# Document section

Sure enough, the violence in Darfur has worsened. According to the latest U.N. assessment, government attacks on civilians continue; the number of people affected by the conflict has risen to about 2.3 million; Western aid workers are being blocked from helping civilians, and the head of Oxfam International’s Sudan operations was recently kicked out of the country. On Sunday Sudan’s foreign minister brazenly declared that his government was not conducting aerial attacks on civilians, despite evidence to the contrary collected by African Union monitors. The foreign minister also told The Post’s Emily Wax that he looked forward to U.S. sanctions being lifted once the north-south deal was completed, as though the atrocities in Darfur would pose no obstacle.

The State Department hastened to respond that Darfur’s crisis must be “addressed” before relations can be normalized. But it’s not clear what this means, if anything, since the international community’s pronouncements on Darfur are increasingly prone to criticizing rebel violence as well as official aggression. Darfur’s rebels have indeed carried out attacks, perhaps in the hope of provoking government retaliation and, hence, outside intervention. But however bad the rebel violence, it pales next to the government’s policy of systematically destroying ethnic African villages, then impeding humanitarian access to displaced civilians so that they die by the thousands. The moral equivalence of some official statements is counterproductive. By blurring the question of responsibility, it encourages the government in its calculation that genocide will go unpunished.

# Data provided

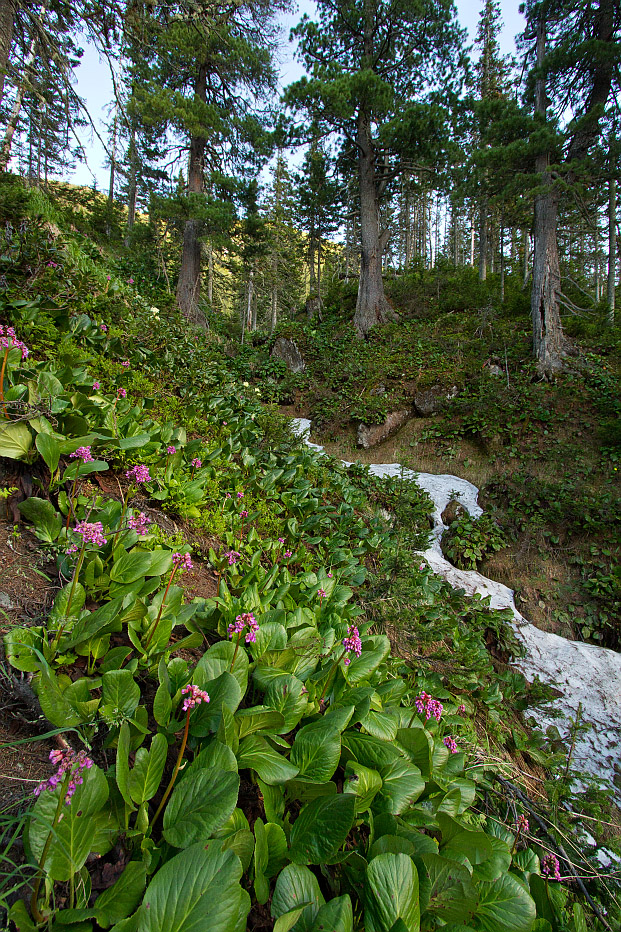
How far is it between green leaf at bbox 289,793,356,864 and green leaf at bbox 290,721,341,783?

# Description of the task
Using the passage on Darfur above, list each development that the text attributes to the latest U.N. assessment.

# Task output
- Government attacks on civilians continue.
- The number of people affected by the conflict has risen to about 2.3 million.
- Western aid workers are being blocked from helping civilians.
- The head of Oxfam International's Sudan operations was recently kicked out of the country.